Aktivitas Diri Manusia
Bagi Marx manusia akan hidup hanya jika ia produktif, menguasai dirinya dengan tindakan untuk mengkspresikan kekuasaan manusiawinya yang khusus. Ekspresi diri manusia ini teraktualisasi dalam kerja. Yang menjadi titik awal bagi  analisis Marx ialah teori ekonomi klasik yaitu teori nilai kerja. Dalam mengekspresikan dirinya dibutuhkan kemerdekan dan kebebasan. Kemerdekaan dan kebebasan baginya didasarkan pada perilaku menciptakan diri. Seorang manusia tidak akan merdeka jika ia tidak menjadi majikan bagi dirinya sendiri, dan dia hanya dapat menjadi majikan bagi dirinya sendiri ketika meminjamkan eksistensinya untuk dirinya sendiri.
Buruh adalah sebuah proses dimana manusia dan alam berpartisipasi dan dimana manusia  dengan kehendak sendiri memulai, mengatur dan mengendalikan hubungan material antara dirinya dengan alam. Manusia mempertentangkan dirinya dengan alam sebagai salah satu kekuatannya sendiri yang menggerakkan tangan dan kaki, kepala dan tangan, kekuatan alam dari tubuhnya dalam rangka mengakprosi produksi alam dalam bentuk yang sesuai dengan keinginannya sendiri.

Konsep Sosialis Marx
Dalam konsepnya terhadap sosialis, Marx mengatakan bahwa individu berpartisipasi secara aktif dalam perencanaan dan pelaksanaan.  Sosialisme bagi Marx adalah sebuah masyarakat yang memberi ruang bagi aktualisasi esensi manusia, dengan cara mengatasi alienasinya, sebuah masyarakat yang melayani kebutuhan manusia.
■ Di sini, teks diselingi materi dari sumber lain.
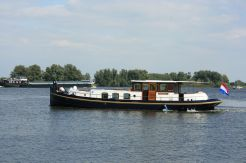 2007 Dutch Traveller 1900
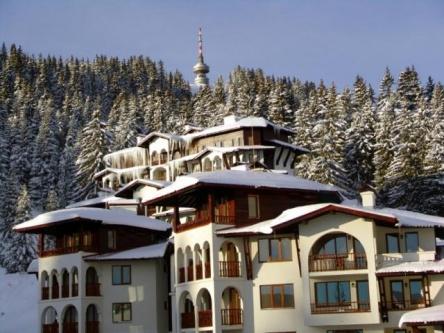 Locuinte langa schi lift in Pamporovo
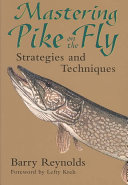Mastering Pike on the Fly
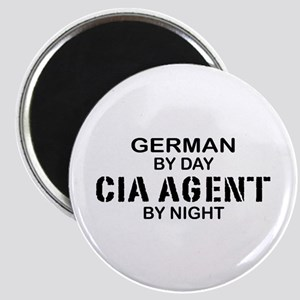 Germany CIA Agent by Night Magnet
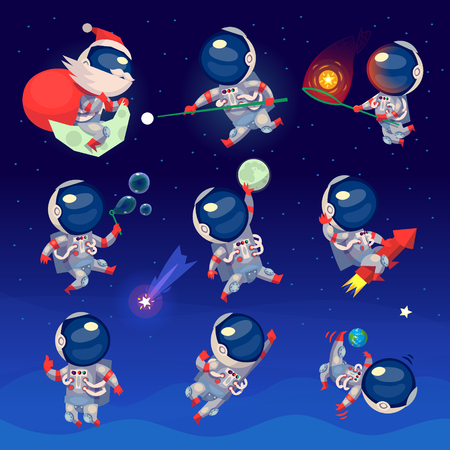 Set of cute astronauts in space, working playing games and having fun. Astronauts in space suits with no gravity. Isolated vector images.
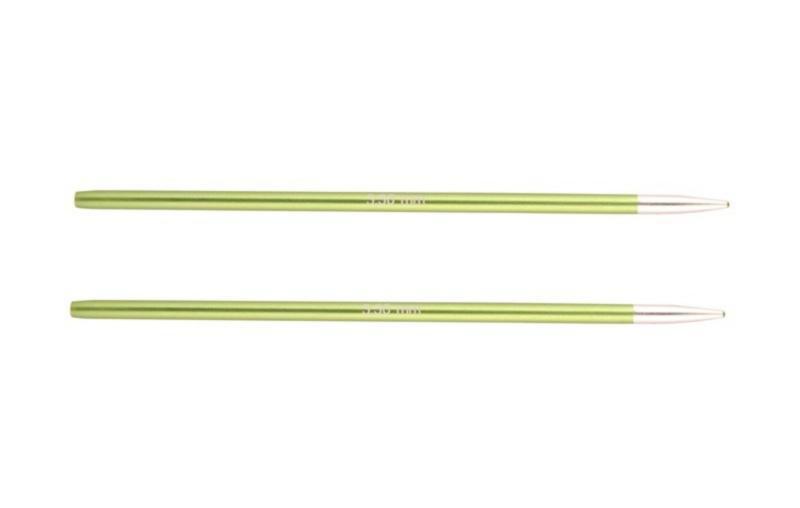 Спицы KnitPro Zing съемные укороченные 3,5 мм 47521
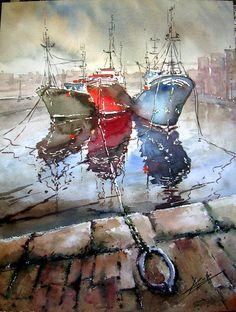 Watercolor by Jose Luis Lоpez Perez Watercolor Architecture, Watercolor Landscape, Watercolor Artists, Watercolor Paintings, Sailboat Painting, Boat Art, Nautical Art, Illustration, Stencil Art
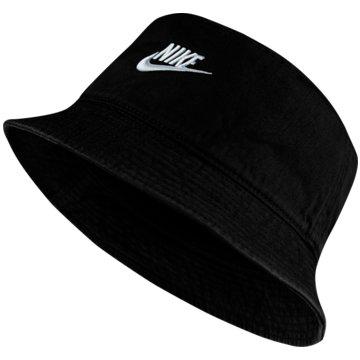 Nike CapsSPORTSWEAR - DC3967-010 schwarz
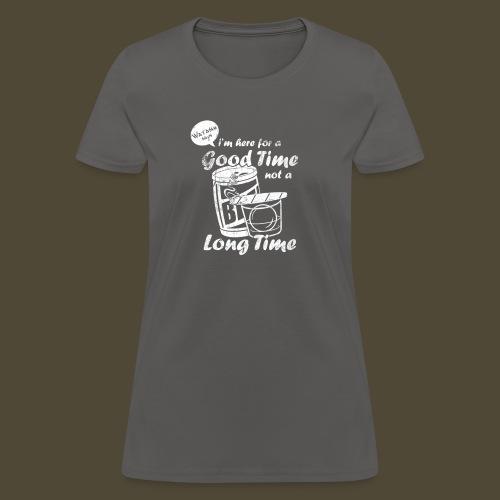 Watashi's Good Time - Women's T-Shirt
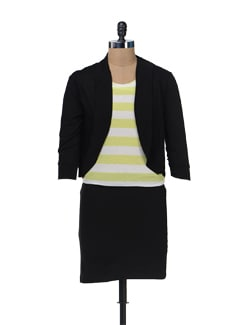 Striped Lime Green And White Dress With Jacket - Color Cocktail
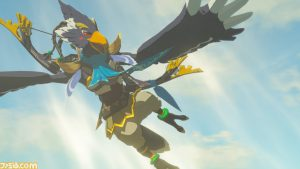 the legend of Zelda: Breath of the wild Reebal
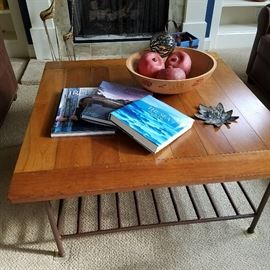 Iron & wood coffee table, Books on Ireland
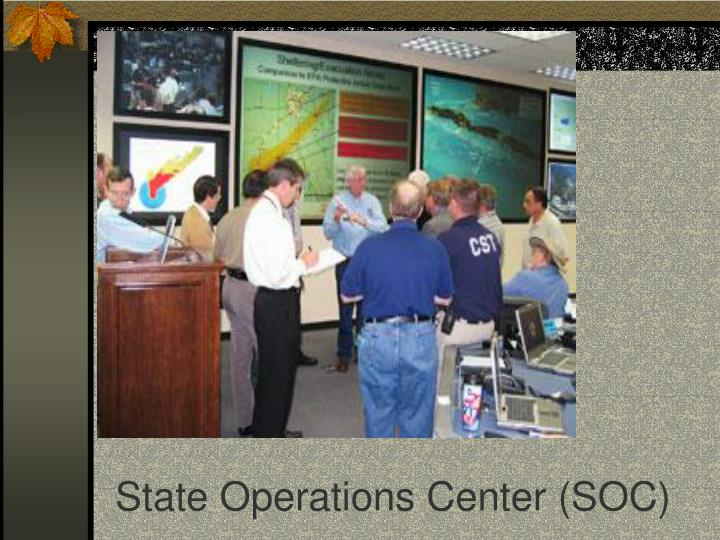 State Operations Center (SOC)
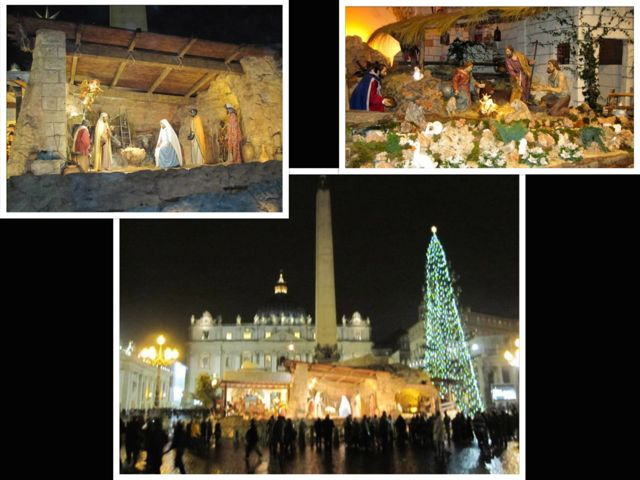 Nativity Scenes at St. Peter's in Rome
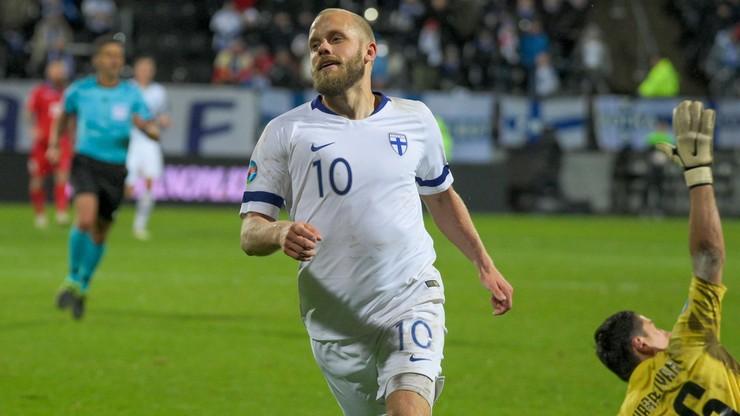 El. Euro 2020: Finlandia - Liechtenstein. Relacja i wynik na żywo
Sosialisme tidak kurang dari menciptakan kondisi-kondisi untuk mencapai manusia yang benar-benar bebas, rasional, aktif dan independen. Visi Marx didasarkan atas keyakinannya pada manusia, pada  potensialitas   esensi manusia yang nyata dan berkembang dalam sejarah. Dia menganggap sosialisme sebagai syarat kebebasan dan kreativitas manusia bukan sekedar dengan sendirinya menjadi tujuan hidup manusia. Sosialisme itu anti otoriter, sejauh berkenaan dengan gereja dan negara, sehingga sosialisme pada akhirnya bertujuan untuk melenyapkan negara dan kemudian membangun sebuah masyarakat yang tersusun atas individu-individu yang saling bekerja sama secara suka rela. Tujuan ini merupakan tujuan rekonstruksi masyarakat.

Konsep Humanisme Marx
Dehumanisme Dalam Produksi Kapitalis
            Dehumanisme manusia dalam produksi kapitalis Marx menyebutnya alienasi atau keterasingan. Buruh bekerja bagi kekuatan asing, bagi pemilik modal. Sehingga dari sini dapat dilihat bahwa  pekerjaannya adalah kerja paksa. Oleh karena itu buruh baru kerasan di luar pekerjaan dan dalam pekerjaan ia merasa di luar dirinya. Ia pada dirinya sendiri apabila ia tidak berkerja dan apabila ia berkerja ia tidak pada dirinya sendiri.  Sekaligus hubungannya dengan manusia lain diracuni, ia bertemu dengannya bukan sebagai rekan manusia melainkan sebagai pemilik modal, jadi sebagai penghisap atau sebagai buruh jadi sebagai saingan tempat kerjanya. Demikian pekerjaan di bawah komando modal menghasilkan keterasingan manusia dari hakekatnya. Kekuatan-kekuatan hakekat manusia yang diobjektifkan melalui pekerjaan melepaskan diri dan berdiri sendiri, mereka sekarang merupakan kekuatan yang berhadapan dengan manusia dan memperbudaknya. Manusia terpisah dari kemungkinan untuk merealisasikan hakekatnya sendiri.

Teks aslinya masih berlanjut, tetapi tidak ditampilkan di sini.